令和の清少納言を目指すべく、独り言のようなエッセイを脚本家・生方美久さんがお届け。生方さんが紡ぐ文章のあたたかさに酔いしれて。【脚本家・生方美久のぽかぽかひとりごと】

写真協力/小林久井

仕事場は今日も寒くてあったかい

寒い季節になりましたね。凍える毎日です。外が暑いからそう言い聞かせて夏に打ち勝とうとしているわけではありません。店という店、すべてが寒すぎるんです。

家で仕事をするのがとにかく苦手。狭くて物が多い部屋でパソコンを開いても気が散ってまったく集中できない。なので、カフェや喫茶店、ファミレスなどでよく仕事をしている。長居してすみません。ある程度時間がたったら店を変えたり、追加注文したり、席が埋まってきたらお店を出るようにしています。だから今後も使わせてください。お願いします。そんなわたしにツラい季節になったのです。夏です。夏と聞いてなにを連想しますか? 海ですか? スイカですか? わたしは冷房です。夏は冷房で風邪をひく季節。

このエッセイも第6回。半年。あっという間。これまでそれなりに脚本家っぽいこと書いてきたと思ってる。でも今回は、カフェで「次のエッセイなに書こうかなー。寒いなー。良い題材ないかなー。寒いなー。まだまだカッコつけてたいなー。寒いなー」ってなっちゃってもうだめだった。寒いなーだった。寒いなー。もういいやー寒いって話書こー。寒い寒い、が今です。寒い。

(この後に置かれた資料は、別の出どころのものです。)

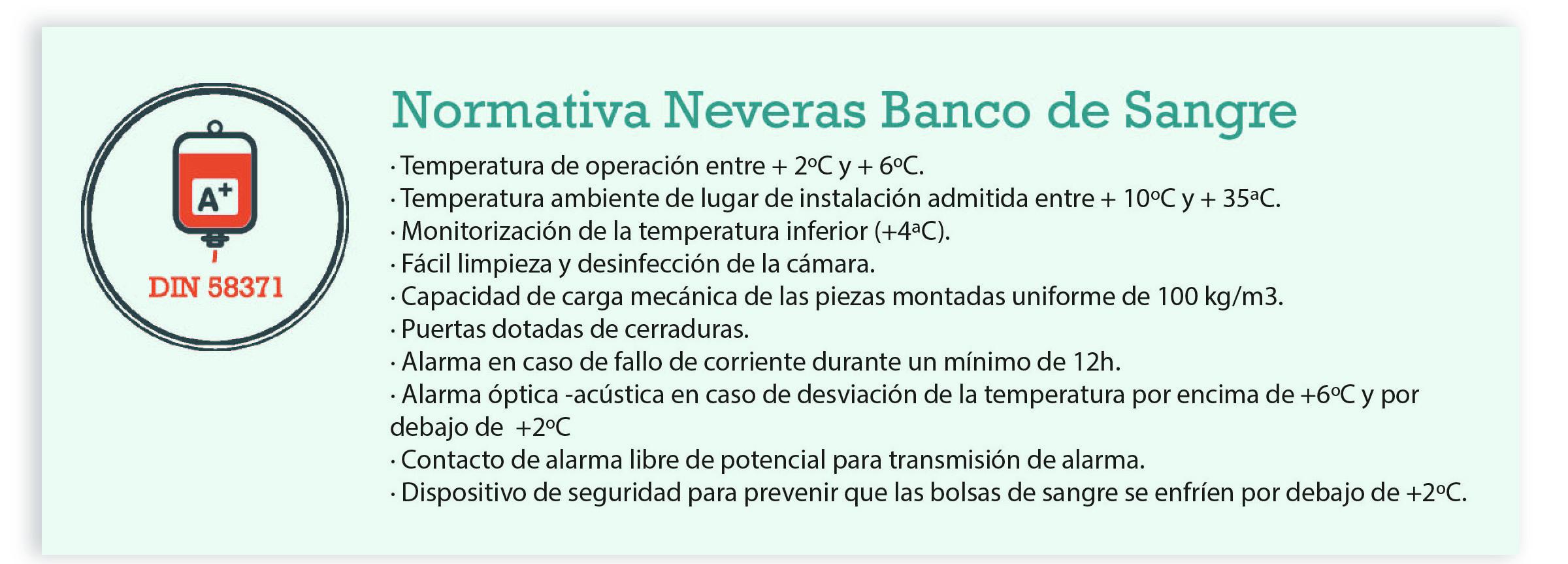 Din-58371-58375-Banco-sangre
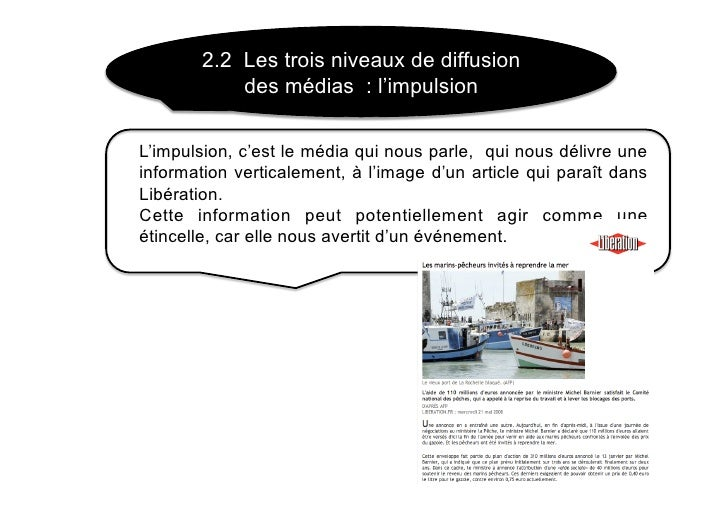 2.2 Les trois niveaux de diffusion             des médias : l'impulsion  L'impulsion, c'est le média qui nous parle, qui n...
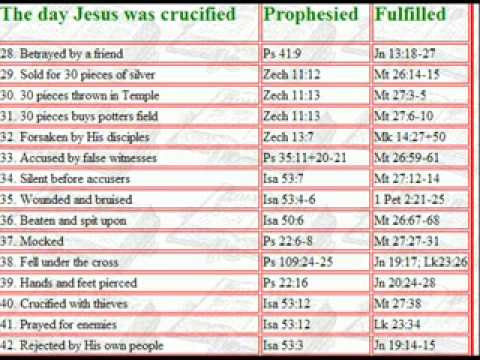 prophecies fulfilled Genuine divine bible prophecy prophecy is foretelling an event in such detail before it happens so as to necessarily require divine guidance the bible is a book containing hundreds of detailed prophecies.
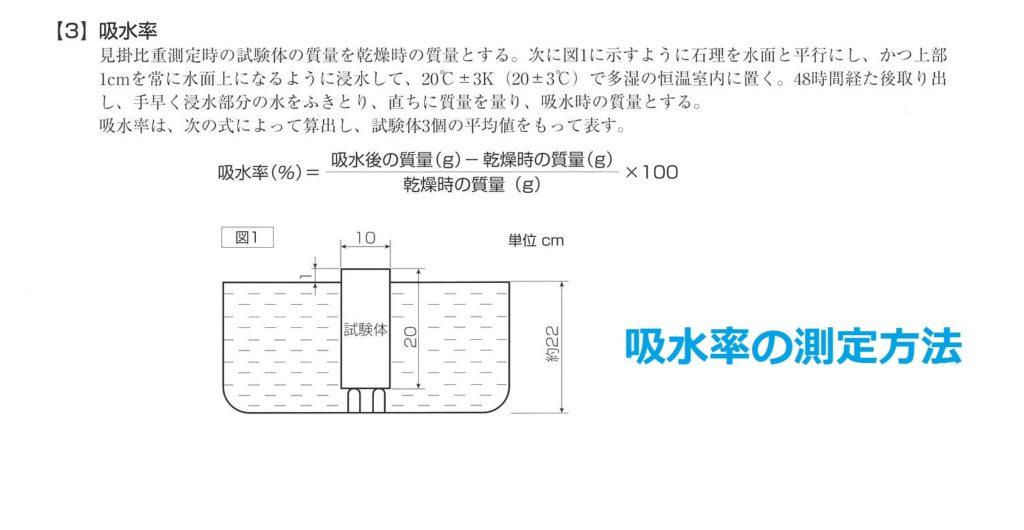 吸水率の測定方法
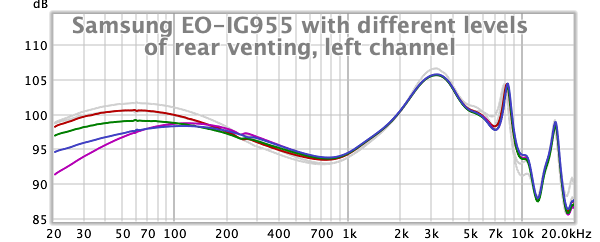 Samsung EO-IG955 with different levels of rear venting.png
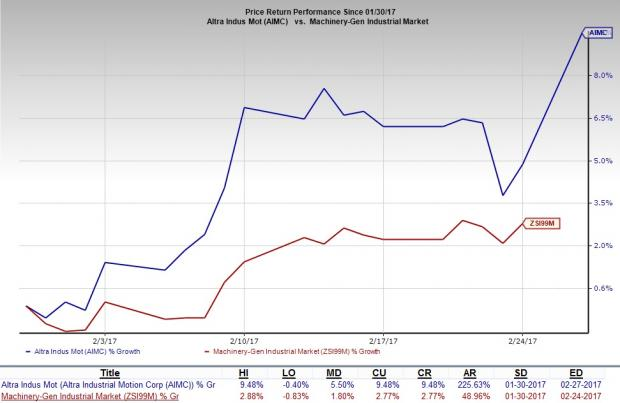 Altra Industrial (AIMC) Beats on Q4 Earnings and Revenues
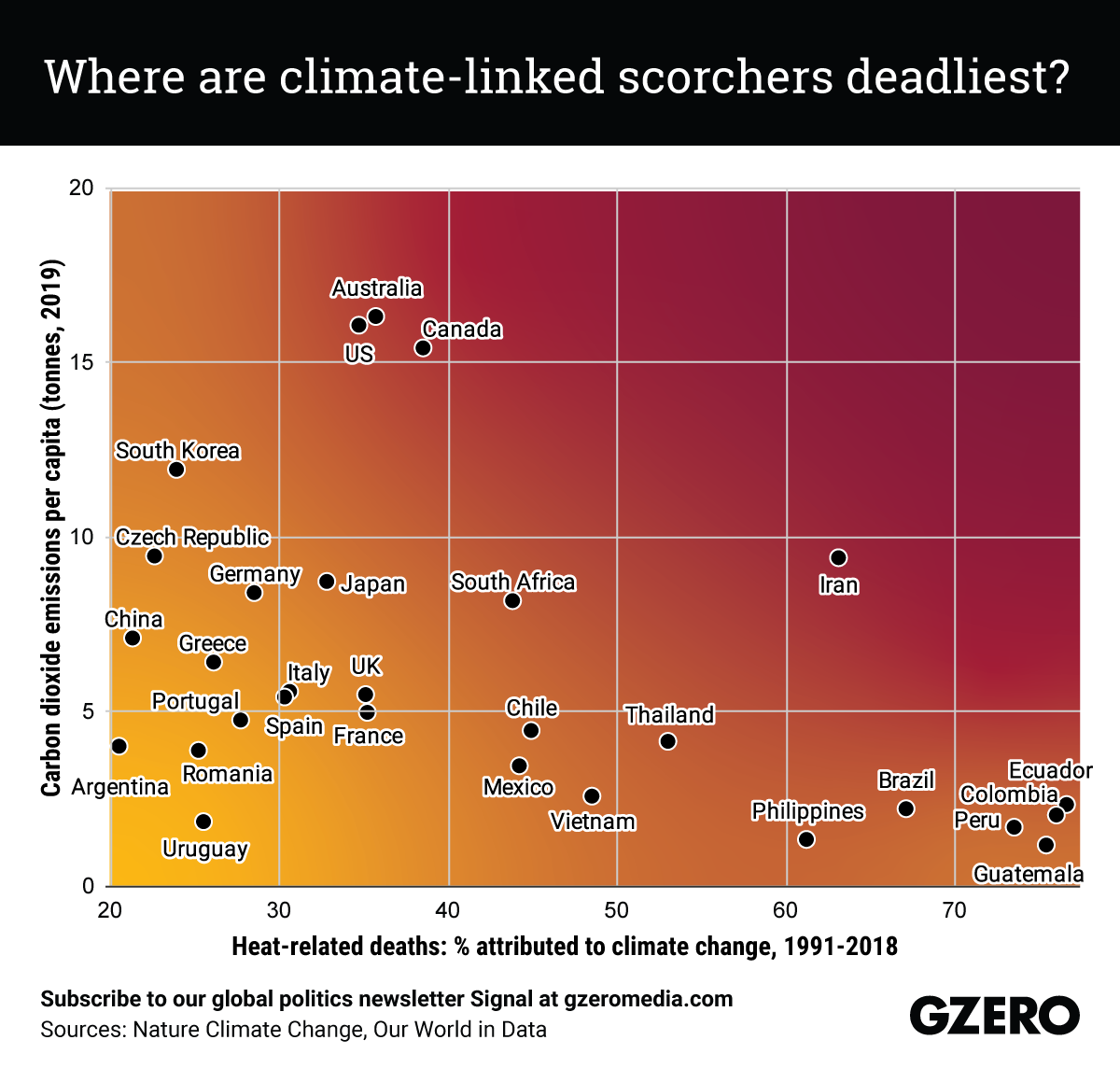 The Graphic Truth: Where are climate-linked scorchers deadliest?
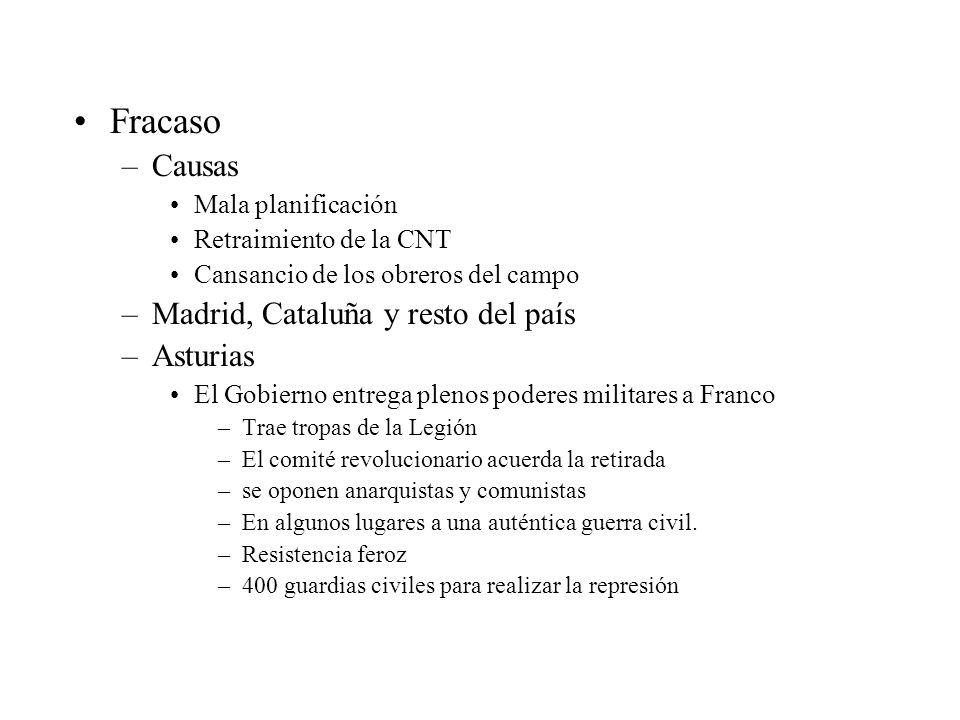 Fracaso –Causas Mala planificación Retraimiento de la CNT Cansancio de los obreros del campo –Madrid, Cataluña y resto del país –Asturias El Gobierno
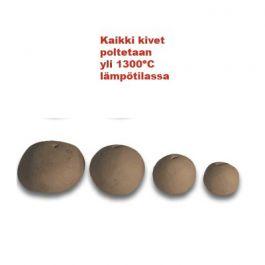 Kerkes Kiuaskivi Kuula 80mm 20Kg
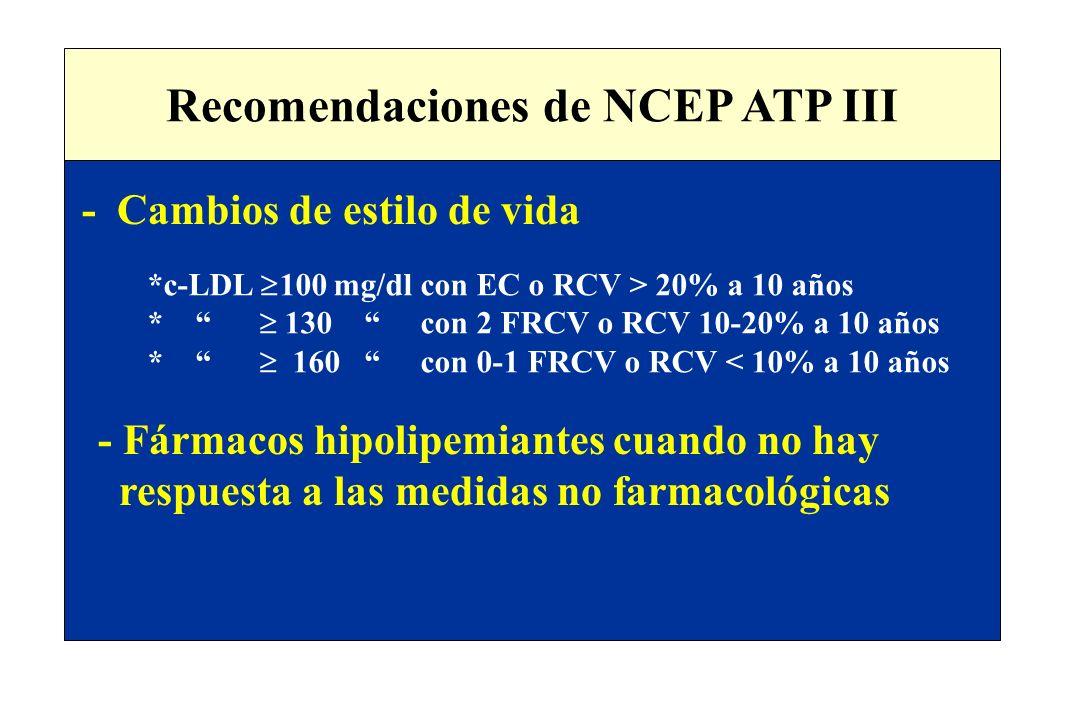 Recomendaciones de NCEP ATP III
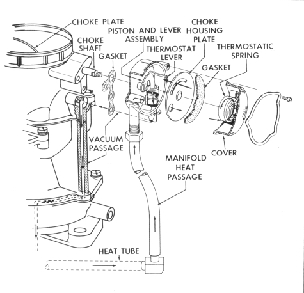 old home fuse box diagram with Holley Carburetor Electric Choke Wiring on T9084298 2008 lincoln towncar fuse diagram brake in addition Treadmill Wiring Diagram furthermore Watch further 377458012493504046 besides Check Engine Light Ford F 250.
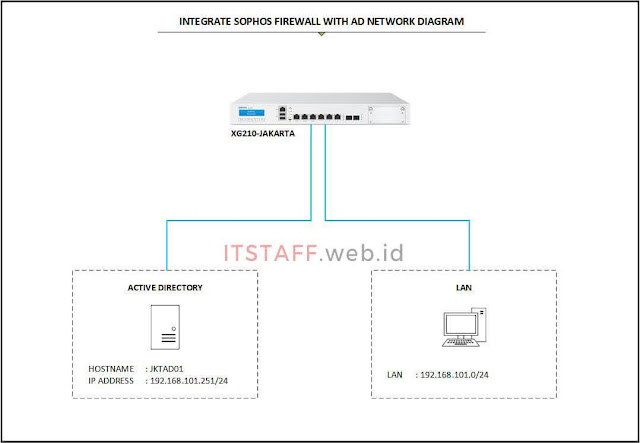 Network Diagram Integrate Sophos Firewall with Active Directory - ITSTAFF.web.id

寒い寒いうるさいな、家で仕事しろって声が聞こえてくる。わたしもそう思ってる。ただ、単純に家だと集中力が持続しないという理由以外にも、カフェで仕事をする利点が他にもあるのです。なにより他人の話を盗み聞きできるってこと。これがほんと素晴らしい。みなさんのおしゃべりから何度もセリフが生まれました……いつも提供ありがとう。一人ひとりにお名前を聞いて“脚本協力”でクレジットを入れたいくらい。わたし自身は30代・女性・脚本家でしかないけど、作品のなかでは男子高校生とか、シングルマザーとか、男性保育士とか、女性政治家とか、自分のパーソナリティや経験では想像できない人たちを描く必要が出てくるわけで。そんなとき、たまたまカフェで出会った他人の会話はとても参考になる。見た目以外の情報がない状況で、会話の内容から「会社の先輩後輩なんだな」とか「カップルかと思ったけど姉弟か」とか「たくさんバイトして大変だね、身体大事にしてね」とか「もう離婚しなよ」とかとか。徐々に情報が浮かび上がってきて、こっちが感情移入したり突っ込んじゃうような会話。参考になる。聞いててワクワクする。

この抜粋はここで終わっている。